[Opening MATERIALS PROVIDED section]
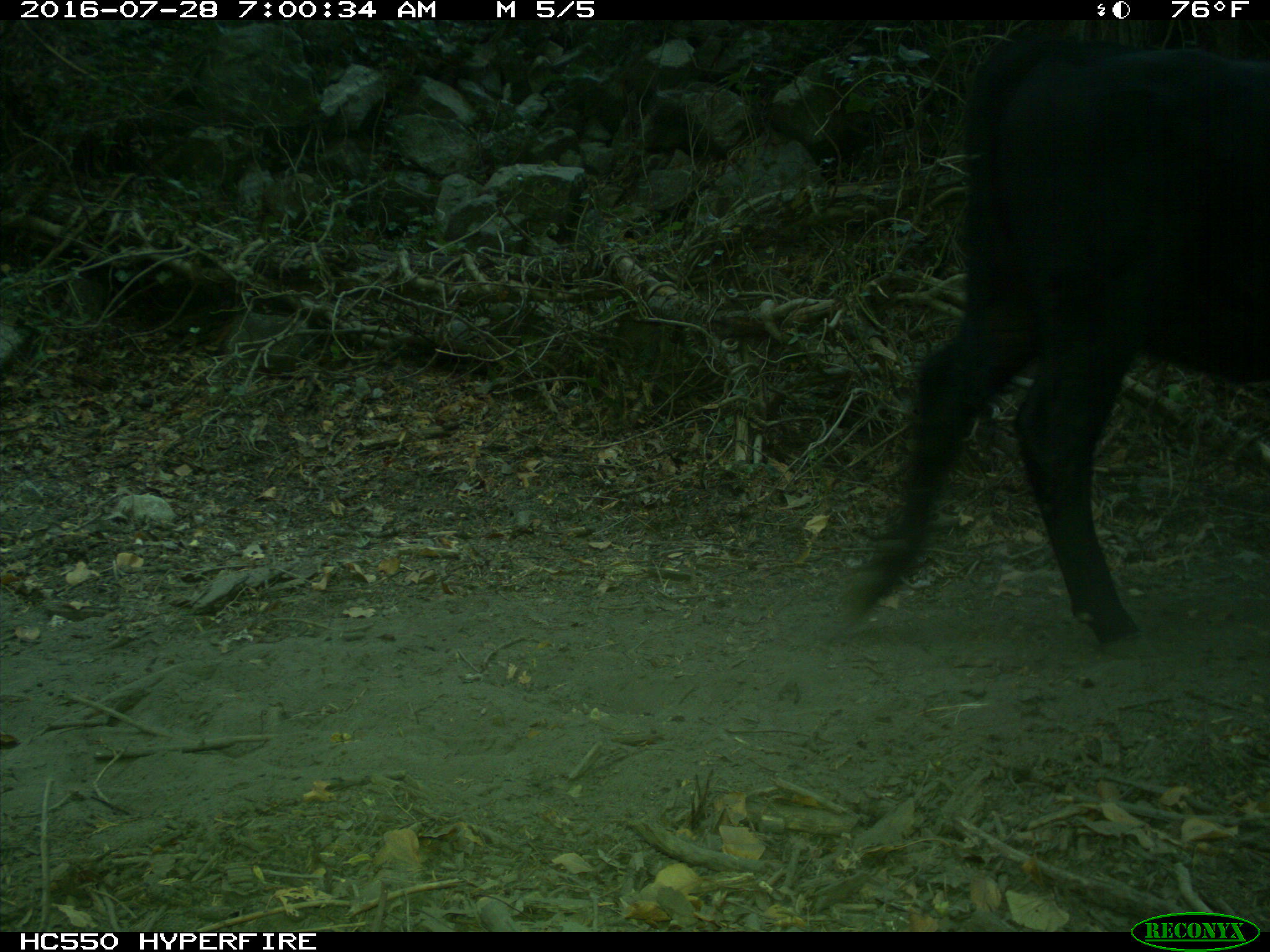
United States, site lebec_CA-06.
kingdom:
[Closing MATERIALS PROVIDED section]
[Opening MATERIALS PROVIDED section]
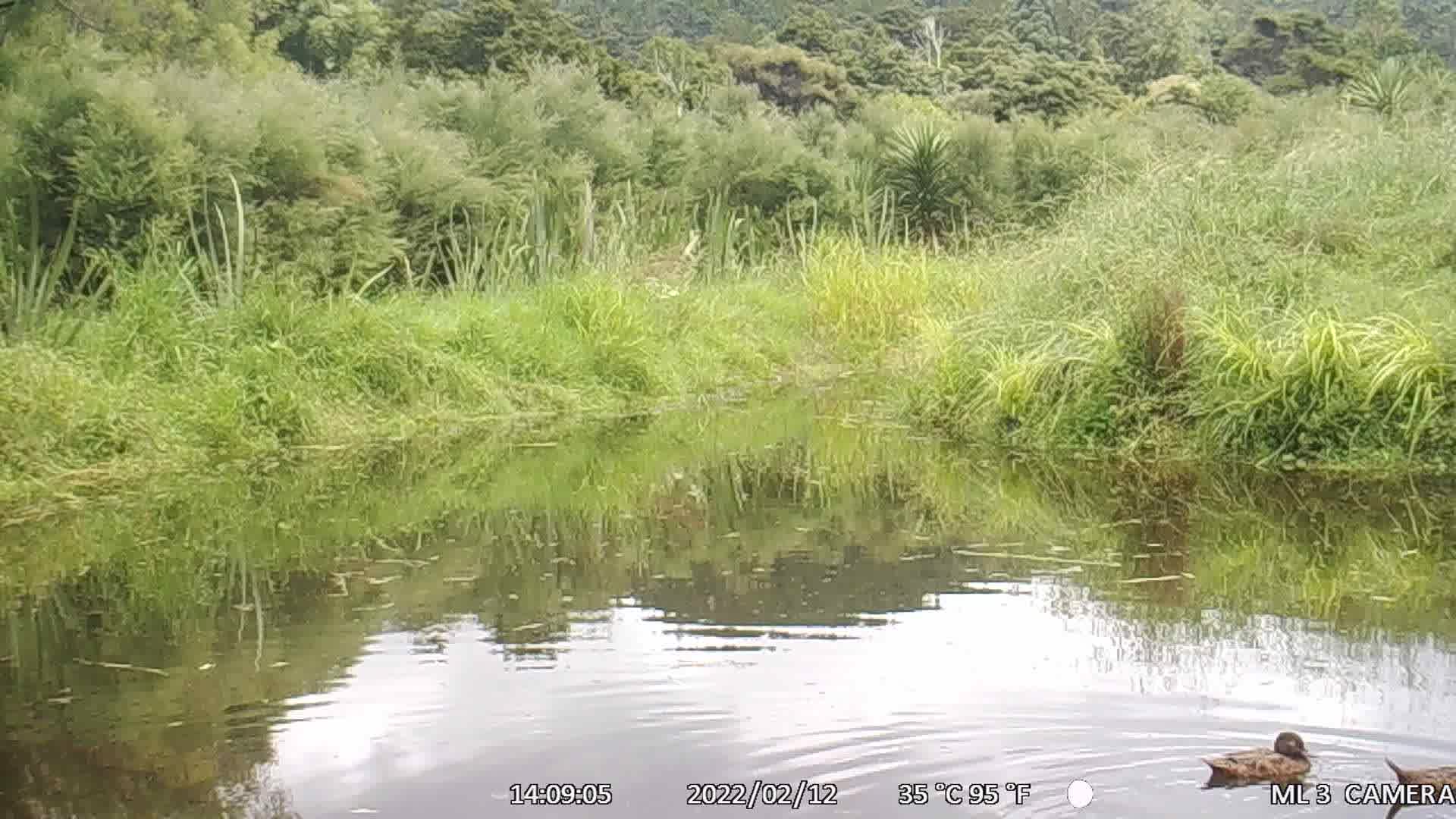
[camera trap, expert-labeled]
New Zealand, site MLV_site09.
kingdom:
[Closing MATERIALS PROVIDED section]
## [REQUIRED ACTION]
Copy out each line of the records where the string "site" appears.

## [TASK OUTPUT]
United States, site lebec_CA-06.
New Zealand, site MLV_site09.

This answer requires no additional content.